Girls’ nicotine addiction linked to moms’ prenatal smoking, stress

Article

A 40-year longitudinal study of mother-adult offspring pairs suggests that mothers’ prenatal levels of glucocorticoids and smoking may be linked to their daughters’ smoking in adulthood. The report, published in Biological Psychiatry, is the first evidence linking prenatal glucocorticoid programming to adult nicotine dependence in daughters but not sons.

 

A 40-year longitudinal study of mother-adult offspring pairs suggests that mothers’ prenatal levels of glucocorticoids and smoking may be linked to their daughters’ smoking in adulthood. The report, published in Biological Psychiatry, is the first evidence linking prenatal glucocorticoid programming to adult nicotine dependence in daughters but not sons.

Participants in the study were 1,086 mother-adult offspring pairs (59% female) from the New England Family Study, a 40-year longitudinal follow-up of the Collaborative Perinatal Project. At each prenatal visit, the researchers prospectively assessed maternal smoking during pregnancy. Assessments of maternal cortisol, testosterone, and the nicotine metabolite cotinine were analyzed from third-trimester maternal sera. Structured interviews were used to evaluate lifetime nicotine dependence of offspring.

■ Work instruction ■
Continue the article on prenatal smoking, stress, and daughters' nicotine dependence, picking up after its last sentence.

■ Collected data entries ■

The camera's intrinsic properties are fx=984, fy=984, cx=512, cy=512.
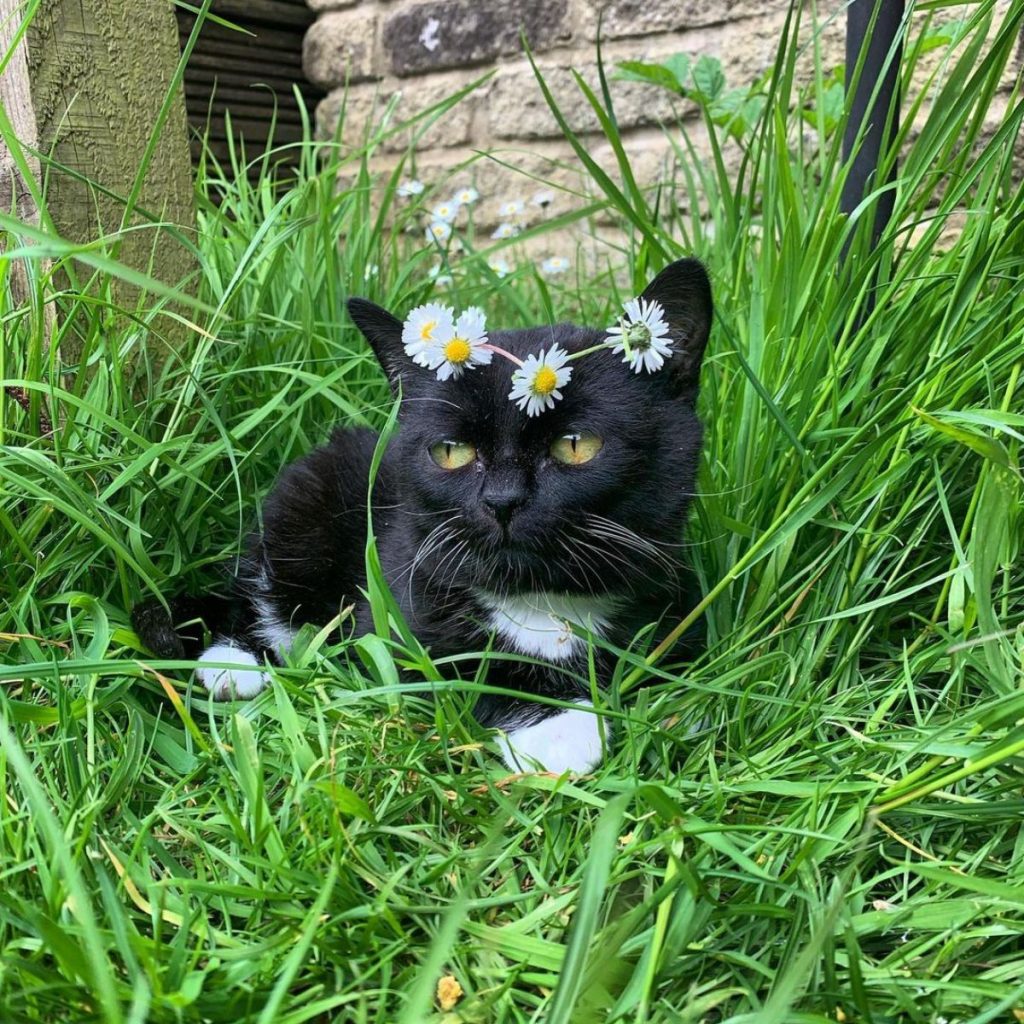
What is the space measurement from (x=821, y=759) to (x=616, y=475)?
1.28 ft

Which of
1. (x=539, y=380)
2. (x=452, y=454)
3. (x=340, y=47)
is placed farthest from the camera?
(x=340, y=47)

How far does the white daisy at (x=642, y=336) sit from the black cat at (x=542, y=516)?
0.04m

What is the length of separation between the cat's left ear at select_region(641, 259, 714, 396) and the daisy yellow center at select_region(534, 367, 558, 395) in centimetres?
22

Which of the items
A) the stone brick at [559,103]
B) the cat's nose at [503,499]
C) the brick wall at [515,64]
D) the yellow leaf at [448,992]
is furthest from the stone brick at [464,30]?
the yellow leaf at [448,992]

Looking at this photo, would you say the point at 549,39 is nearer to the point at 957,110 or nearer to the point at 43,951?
the point at 957,110

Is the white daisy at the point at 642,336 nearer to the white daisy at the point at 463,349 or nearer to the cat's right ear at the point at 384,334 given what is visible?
the white daisy at the point at 463,349

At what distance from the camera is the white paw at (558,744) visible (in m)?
1.11

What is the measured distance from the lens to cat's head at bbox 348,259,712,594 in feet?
3.82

■ Task response ■
Based on the data from 4 decades, the researchers found significant bivariate associations for maternal smoking during pregnancy/cotinine and lifetime nicotine dependence and maternal cortisol and lifetime nicotine dependence in daughters only. Increased odds of lifetime nicotine dependence in daughters were significantly and independently associated with increased maternal cortisol and maternal smoking during pregnancy/cotinine. Cortisol did not mediate the maternal smoking during pregnancy/nicotine dependence relationship and no associations were seen between maternal testosterone and offspring nicotine dependence.

The results, the researchers said, are the first evidence supporting prenatal programming of adult nicotine dependence over 40 years in daughters only. They reveal that two independent pathways lead to increased risk of nicotine dependence in daughters: elevated prenatal glucocorticoids and maternal smoking during pregnancy/nicotine exposure.